Nous pouvons ressentir une certaine émotion en pensant que c’est l’Évêque de Rome, celui qui parle en ce moment, en ayant en mémoire l’homme qui fut « bon serviteur du Roi, mais d’abord de Dieu (ndt en référence à Thomas More et son the King's good servant-but God's first). Benoît dit à son imposant auditoire que le rôle de la religion dans le débat politique ce n’est pas de fournir les normes et moins encore de proposer des solutions concrètes, mais bien d’aider à purifier et à illuminer l’application de la raison à la découverte des principes moraux objectifs. Et il trace un chemin à double sens : la religion requiert le rôle purificateur et structurant de la raison, la raison peut être aussi prisonnière de distorsions comme l’ont montré les idéologies totalitaires du XXème siècle. « Pour cela je désire indiquer que le monde de la raison et le monde de la foi…ont besoin l’un de l’autre et nous ne devrions pas avoir peur d’entamer un dialogue profond et continu pour le bien de notre civilisation ».

À partir de cette proposition positive, le Pape n’a pas peur d’attaquer le laïcisme agressif qui essaie d’expulser la religion (spécialement le christianisme) de la cité (ndt l’auteur a employé directement le terme grec latinisé : polis, πόλις), ou qui prétend imposer aux croyants l’obligation de faire abstraction de ses convictions au moment d’intervenir dans le débat public).

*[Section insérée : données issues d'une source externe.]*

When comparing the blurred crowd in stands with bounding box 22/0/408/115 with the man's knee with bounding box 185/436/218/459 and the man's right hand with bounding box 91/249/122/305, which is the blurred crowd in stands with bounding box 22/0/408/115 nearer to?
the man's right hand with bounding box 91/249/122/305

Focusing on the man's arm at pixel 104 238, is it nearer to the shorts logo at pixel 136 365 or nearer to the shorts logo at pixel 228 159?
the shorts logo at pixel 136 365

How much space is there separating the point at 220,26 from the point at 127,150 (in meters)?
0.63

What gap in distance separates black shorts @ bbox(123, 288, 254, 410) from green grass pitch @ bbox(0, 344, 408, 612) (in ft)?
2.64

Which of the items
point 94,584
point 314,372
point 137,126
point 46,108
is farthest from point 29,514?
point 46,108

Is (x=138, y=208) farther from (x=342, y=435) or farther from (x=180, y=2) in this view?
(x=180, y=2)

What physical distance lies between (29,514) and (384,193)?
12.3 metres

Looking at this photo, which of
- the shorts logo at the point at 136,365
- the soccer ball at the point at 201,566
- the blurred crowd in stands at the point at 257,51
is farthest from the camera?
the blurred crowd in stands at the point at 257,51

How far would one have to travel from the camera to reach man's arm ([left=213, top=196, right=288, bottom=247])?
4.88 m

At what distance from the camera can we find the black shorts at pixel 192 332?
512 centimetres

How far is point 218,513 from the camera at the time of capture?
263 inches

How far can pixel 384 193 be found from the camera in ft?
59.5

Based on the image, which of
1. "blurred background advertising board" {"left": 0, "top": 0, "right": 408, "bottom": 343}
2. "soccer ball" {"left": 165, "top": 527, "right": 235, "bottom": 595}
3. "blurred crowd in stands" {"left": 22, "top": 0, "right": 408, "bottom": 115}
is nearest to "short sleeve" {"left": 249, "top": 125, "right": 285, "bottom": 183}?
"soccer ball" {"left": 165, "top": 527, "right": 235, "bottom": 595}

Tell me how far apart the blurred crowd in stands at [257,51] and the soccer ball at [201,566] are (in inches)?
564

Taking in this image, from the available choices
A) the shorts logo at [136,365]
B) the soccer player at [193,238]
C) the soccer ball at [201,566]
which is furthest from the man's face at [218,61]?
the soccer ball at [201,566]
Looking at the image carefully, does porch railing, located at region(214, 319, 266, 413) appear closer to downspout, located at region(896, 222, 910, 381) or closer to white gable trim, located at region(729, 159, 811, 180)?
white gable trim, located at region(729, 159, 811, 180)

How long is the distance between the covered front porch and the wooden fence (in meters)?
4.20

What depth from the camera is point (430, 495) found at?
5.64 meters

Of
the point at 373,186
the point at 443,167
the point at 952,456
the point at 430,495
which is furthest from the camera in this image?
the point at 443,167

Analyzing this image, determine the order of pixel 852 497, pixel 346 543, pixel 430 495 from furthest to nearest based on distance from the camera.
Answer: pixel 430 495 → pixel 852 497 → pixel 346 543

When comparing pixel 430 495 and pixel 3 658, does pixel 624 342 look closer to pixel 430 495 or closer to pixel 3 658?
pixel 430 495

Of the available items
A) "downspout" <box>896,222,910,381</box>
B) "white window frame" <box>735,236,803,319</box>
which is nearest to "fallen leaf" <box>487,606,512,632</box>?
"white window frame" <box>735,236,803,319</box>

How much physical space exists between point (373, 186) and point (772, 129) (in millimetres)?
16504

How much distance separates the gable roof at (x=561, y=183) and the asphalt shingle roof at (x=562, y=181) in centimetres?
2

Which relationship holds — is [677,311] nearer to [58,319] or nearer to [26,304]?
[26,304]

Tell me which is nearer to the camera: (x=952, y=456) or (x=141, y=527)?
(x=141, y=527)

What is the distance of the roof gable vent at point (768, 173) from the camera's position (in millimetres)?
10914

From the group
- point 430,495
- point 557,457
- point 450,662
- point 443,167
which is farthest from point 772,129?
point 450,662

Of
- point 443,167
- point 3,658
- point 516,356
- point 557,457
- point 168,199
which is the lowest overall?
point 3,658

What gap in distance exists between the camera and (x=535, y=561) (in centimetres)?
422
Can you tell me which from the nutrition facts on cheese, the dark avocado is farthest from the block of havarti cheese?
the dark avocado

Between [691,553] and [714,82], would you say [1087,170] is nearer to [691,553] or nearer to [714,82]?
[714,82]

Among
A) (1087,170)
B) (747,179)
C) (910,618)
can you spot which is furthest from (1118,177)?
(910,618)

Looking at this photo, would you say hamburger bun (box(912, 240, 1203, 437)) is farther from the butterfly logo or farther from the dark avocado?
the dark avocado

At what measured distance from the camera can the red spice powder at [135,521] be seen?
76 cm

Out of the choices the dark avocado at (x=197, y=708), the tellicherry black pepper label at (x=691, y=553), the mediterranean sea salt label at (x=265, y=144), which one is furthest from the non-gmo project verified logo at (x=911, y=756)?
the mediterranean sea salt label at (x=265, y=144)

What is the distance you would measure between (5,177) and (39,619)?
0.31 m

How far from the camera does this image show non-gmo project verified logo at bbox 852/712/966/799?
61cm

C’est en lui-même un échec social, en plus d’une injustice et un appauvrissement pour tous. Pour cela il lance l’invitation à la promotion du dialogue entre la foi et la raison dans tous les domaines de la vie de la nation. Un impressionnant discours qui ouvre des chemins d’avenir pour une des questions les plus vitales de nos démocraties dans ce siècle.

Nous devons conclure à Birmingham, au coeur de l’Angleterre, où Newman a vécu comme prêtre catholique et où reposent ses restes. Devant soixante-dix mille personnes, Benoît XVI a reparle du Newman moderne et ancré dans la Tradition, de l’homme de conscience, de droiture et de mansuétude, de l’homme qui avec l’expérience vivante de la foi (raison et cœur) n’a jamais cessé d’affronter « les questions du jour ». Mais aussi le pasteur des âmes qui passait son temps à s’occuper de ceux qui cherchaient, des pauvres et de ceux qui souffraient de la solitude ou de la douleur physique. Et il a fait sienne une phrase du nouveau Béatifié qui est tout un programme : « je veux un laïcat qui ne soit ni arrogant, ni imprudent au moment de parler, ni non plus fauteur de troubles, mais des hommes qui connaissent bien leur religion, qui approfondissement en elle, qui sachent bien où ils sont, qui sachent ce qu’ils ont et ce qu’ils n’ont pas, que connaissent leur credo à un point tel qu’ils puissent en rendre compte, qu’ils connaissent si bien l’histoire qu’ils puissent la défendre ».
Merci, votre Sainteté, pour ce voyage.